### SOURCE TEXT
══════

By spring the following year – as the council was prepared to adopt the FY 2008 budget – objections were raised when general fund support for parks in the proposed FY 2008 budget was less than in FY 2007. Those who objected, including prominent leaders of two environmental groups, pointed to the increase in the overall general fund budget from the previous year, and contended that parks should enjoy the same increase, not a decrease. From a May 19, 2007 Ann Arbor News account, written by Tom Gantert:
Mike Garfield, director of the Ecology Center, and Doug Cowherd, chairman of the Sierra Club-Huron Valley Group, said the city should do what it said it would do in an October 2006 resolution. That resolution stated that if the city’s general fund budget increased, the parks system budget will be increased at the same rate as the average percentage of the total general fund budget.
According to the city, the general fund budget rose from $78.5 million to $80.3 million, an increase of 2 percent. Yet, the parks system budget dropped from $6.7 million to $6.0 million, a decrease of about 11 percent. To get to that 2 percent increase as the resolution states, the city would have to add about $763,000.
On the night the council adopted the FY 2008 budget, an attempted budget amendment – proposed by then-councilmember Bob Johnson – would have added $638,900 to the parks budget from the general fund reserve. But the amendment failed, receiving support only from councilmembers Johnson, Ron Suarez and Stephen Kunselman.
For that vote, the majority of councilmembers seemed persuaded that the intent and purpose of the October 2006 resolution was served by treating the parks budget targets – as they’ve been laid out in the first section of this article – the same as all other departments. At the time, an Ann Arbor News account from May 16, 2007 had Crawford explaining the apparent discrepancy this way:
But now chief financial officer Tom Crawford says the [October 2006] resolution was too simplistic and just looked at overall budget figures and didn’t follow the city budget methodology in place for several years.
For example, because the parks system doesn’t have as many employees as other departments, its budget doesn’t increase as much for rising expenses such as employee health care.
Because of problems in the ordinance language like that, Crawford said the parks would be getting more money than other larger departments that are paying for such benefits.
Crawford said the parks department was treated the same as the other departments in the city.
But later, in October 2007, Johnson brought the issue back to the council with a smaller number to be added to the parks budget from the general fund reserve – $287,000. And that resolution was passed by the council.

══════

### STORED DATA

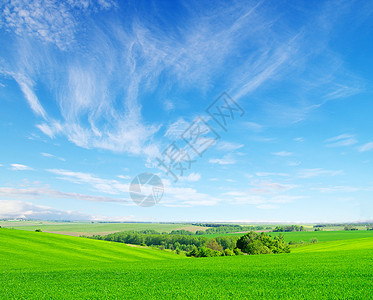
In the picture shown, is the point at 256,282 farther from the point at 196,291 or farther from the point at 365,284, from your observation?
the point at 365,284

══════

### EXERCISES
A. According to the parks budget text, by how much did the parks system budget drop from FY 2007 to FY 2008?
B. Write down the portion of the parks budget text between "For example, because" and "in the city.", inclusive.
C. Resume the text on the Ann Arbor parks budget after its last sentence.

### RESULTS FOR THE EXERCISE
A. It fell from $6.7 million to $6.0 million, a decrease of about 11 percent.

B.
For example, because the parks system doesn’t have as many employees as other departments, its budget doesn’t increase as much for rising expenses such as employee health care.
Because of problems in the ordinance language like that, Crawford said the parks would be getting more money than other larger departments that are paying for such benefits.
Crawford said the parks department was treated the same as the other departments in the city.

C.
Originally the general fund supplement to the parks budget was supposed to be a non-recurring item from the general fund reserve in FY 2008 and FY 2009. But it recurred in the FY 2010 and FY 2011 budgets, as well.
So at the Jan. 31, 2011 council work session, community services area administrator Sumedh Bahl asked the council for guidance: Should the city simply set the parks budget at $287,000 higher, continue to tap the general fund reserve, or discontinue the supplement? Mayor John Hieftje wanted to know if the city’s park advisory commission had become more versed in how the budget targets work. Crawford told the mayor he thinks PAC understands it.
Stephen Rapundalo said this is not the first time over the years when the council has talked about tapping the reserve fund balance for recurring operational needs – it needs to stop, he said, because the council was just “kicking the can down the road.”
But Crawford was keen to stress that in general the council has been disciplined about not tapping the general fund reserve for operational expenses. The parks supplement was an old decision, he said, and now it’s time to check and see where the council’s consensus is on the question.
Marcia Higgins (Ward 4) indicated that it is a decision the council would make during the budget process. Stephen Kunselman (Ward 3) wondered how that would be achieved: Do they do that by resolution? The answer was unclear.
Christopher Taylor (Ward 3) noted that out of a $7.8 million community services budget, $287,000 is a relatively small order of magnitude. Rapundalo cautioned that the right number to compare the $287,000 against is just the parks portion – around $3.6 million.
Kunselman inquired when the parks maintenance and capital improvements millage is up for renewal, and Colin Smith, the city’s manager of parks and recreation, clarified that it would be on the November 2012 ballot.
Concerning the differing viewpoints on the intent of the October 2006 resolution, city administrator Roger Fraser seemed conciliatory. It was a matter of interpretation, he said, and both groups had made good arguments about whether the budget complied with the intent of voters.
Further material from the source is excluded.